Download the 'Uncovering places' curriculum outcome documents below to see how this unit aligns with AusVELS standards for levels 1 and 2, and the Australian Curriculum for Years 1 and 2.
- Read or view stories about the importance of place such as From little things, big things grow, Nadia Wheatley's My place, Jeannie Baker's Window, or 100 dome stories, which reflect on the significance of the State Library's domed La Trobe Reading Room. Discuss the importance of place to all people. Do different people experience the same place differently? Ask your students to illustrate a map of their favourite place.
- Inspire curiosity about your area’s history by unearthing a secret time capsule hidden at school (for example, in the sandpit). Inside, you may have placed an image, a newspaper article, a recording, a natural object and a man-made object. These items will hold the key to the history of your local area. Encourage students to observe, think and wonder about these items. What are the connections between them? Do students see different connections? Which items have more meaning for the students?
- Introduce students to the notion of examining the past to recognise and understand the history of their local area through key inquiry questions. Ask students to record what they think, imagine and know about the history of their local area.
- Explain to students that you will be exploring 'our place' (that is, your local area) over the next few weeks.
- Watch the Royal Society for Questions & Curiosity video to inspire curiosity and wonder about special places.
- Choose five key periods in history to explore 'our place' and invite your students to become time explorers. What will they see and hear in 'our place' at these key periods? What will they feel and think?
- Ask students to illustrate 'our place' and add these drawings to a large class timeline to assess their understanding of the past.
- Begin to introduce and explore historical terms and vocabulary. Construct a graffiti board to record student definitions.
- Use Google maps to locate significant people, buildings, sites and aspects of the natural environment in your local community. What do these reveal about the past? Create a walking trail to explore 'our place' with your students. Draw a map or mural of the local community, titled 'our place', and locate the significant spaces within it.
- Find one beautiful or significant man-made place and one natural place in 'our place' to visit with your class. While they are in the space, ask students to imagine and record their ideas of how this place may have been used over the past 100 years. As a preliminary exercise, watch Nadia Wheatley talk about where she got her ideas for writing My place.
- Consider the ways 'our place' has changed – what remains from the past, and why? Search the Library's online catalogue and Historypin to locate historical images of landmarks in your area. Students can then compare and contrast the past and present using a Venn diagram.
- Watch the first episode of My place.
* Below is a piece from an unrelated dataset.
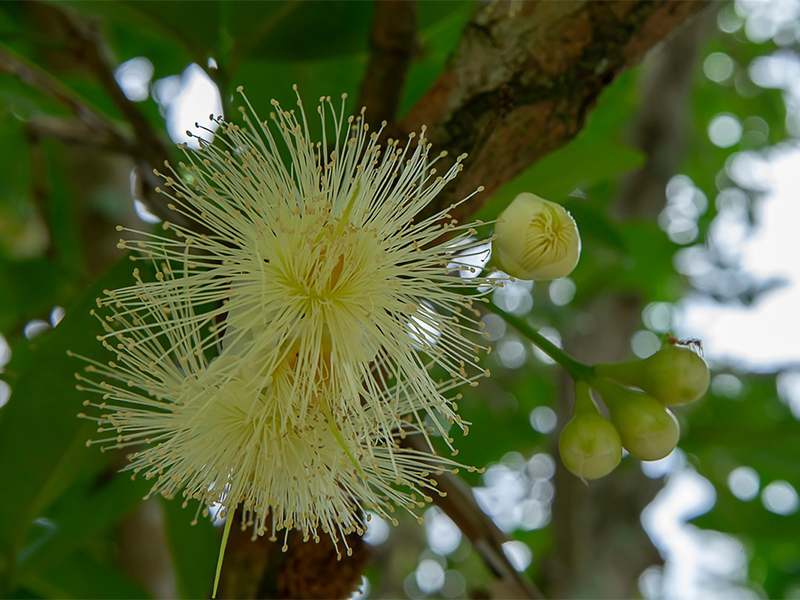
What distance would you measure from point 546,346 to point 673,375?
0.54 feet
Encourage family engagement by asking the student and an older family member to both draw a picture of the same place from their childhood, for example their school. Students can compare their past experience of a place with their present experience, and consider what this place may be like in the future.
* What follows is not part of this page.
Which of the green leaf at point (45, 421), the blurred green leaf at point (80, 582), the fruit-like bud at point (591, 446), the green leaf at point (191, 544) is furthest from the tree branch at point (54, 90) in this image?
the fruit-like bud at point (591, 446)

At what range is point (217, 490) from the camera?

- Offer time for students to create their own personal time capsule – a story keeper for their own place. Explain that they will be using objects to tell stories about places.
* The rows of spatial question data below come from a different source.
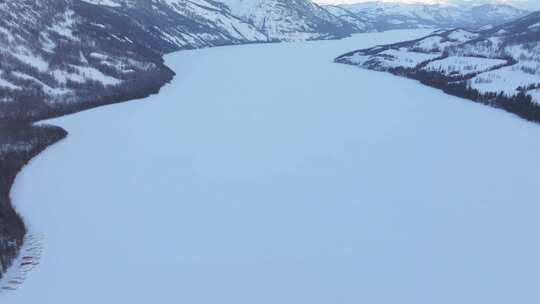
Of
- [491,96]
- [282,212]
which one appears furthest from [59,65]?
[491,96]

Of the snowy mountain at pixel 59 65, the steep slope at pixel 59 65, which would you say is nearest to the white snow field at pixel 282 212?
the steep slope at pixel 59 65

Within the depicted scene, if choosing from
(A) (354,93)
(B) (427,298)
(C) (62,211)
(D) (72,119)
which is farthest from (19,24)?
(B) (427,298)

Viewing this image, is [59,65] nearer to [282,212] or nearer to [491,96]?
[282,212]

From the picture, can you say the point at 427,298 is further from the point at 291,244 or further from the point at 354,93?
the point at 354,93

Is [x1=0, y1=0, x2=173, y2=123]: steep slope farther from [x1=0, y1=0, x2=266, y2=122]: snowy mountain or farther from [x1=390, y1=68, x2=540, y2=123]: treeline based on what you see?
[x1=390, y1=68, x2=540, y2=123]: treeline

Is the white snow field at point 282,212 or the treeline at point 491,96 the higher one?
the treeline at point 491,96

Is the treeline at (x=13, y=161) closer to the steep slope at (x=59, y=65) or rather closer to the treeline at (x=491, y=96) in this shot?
the steep slope at (x=59, y=65)

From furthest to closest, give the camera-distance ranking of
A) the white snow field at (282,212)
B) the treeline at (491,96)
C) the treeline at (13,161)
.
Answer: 1. the treeline at (491,96)
2. the treeline at (13,161)
3. the white snow field at (282,212)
- Demonstrate how to search the Library's online catalogue to find digitised newspaper articles that explore an event in the local community. What processes do journalists follow when writing an article? Encourage students to use these techniques to write an article about an event in their life that occurred in their chosen place. They can add their article to their time capsule.
- Demonstrate how to search the Library catalogue to locate a realia item. Discuss the historical significance of this item. Ask students to think about an object they could put in their time capsule to tell other people something about themselves and their place. Using the five senses writing template, ask students to plan and compose a descriptive writing piece about their chosen object to add to their time capsule.
- Invite local Indigenous people, migrants, councillors, members of local history groups, librarians and other guest speakers to provide further insight into the history of 'our place'. Ask students to write an account of guest speakers' perspectives.
- Ask students to create a collage of the view from their bedroom window, and add this to their time capsule.
- Watch Professor Alistair Thomson discuss oral histories, and explore the contents of the Library's oral history collection. Support students to create their own oral history of 'their place', using a voice recorder, to add to their time capsule.
- Have students consider how we protect places of historical significance in 'our place'. Engage students in the following challenge: several local places of historical significance are under threat, because developers want to remove them to make way for new housing (you may want to select examples of real places for this exercise). Ask students to form teams and develop their arguments for protecting these significant places. Create digital stories to present the arguments.
- Invite students to share their time capsules with classmates.
- Talk with small groups of students to find out what they used to think about 'our place', what they now know, and what they would like to explore in the future.
- Invite the school community to a screening of the students' digital stories.
- Revisit the drawing activity from the Engage section. Ask students to extend these illustrations to imagine what 'our place' will look like in the future.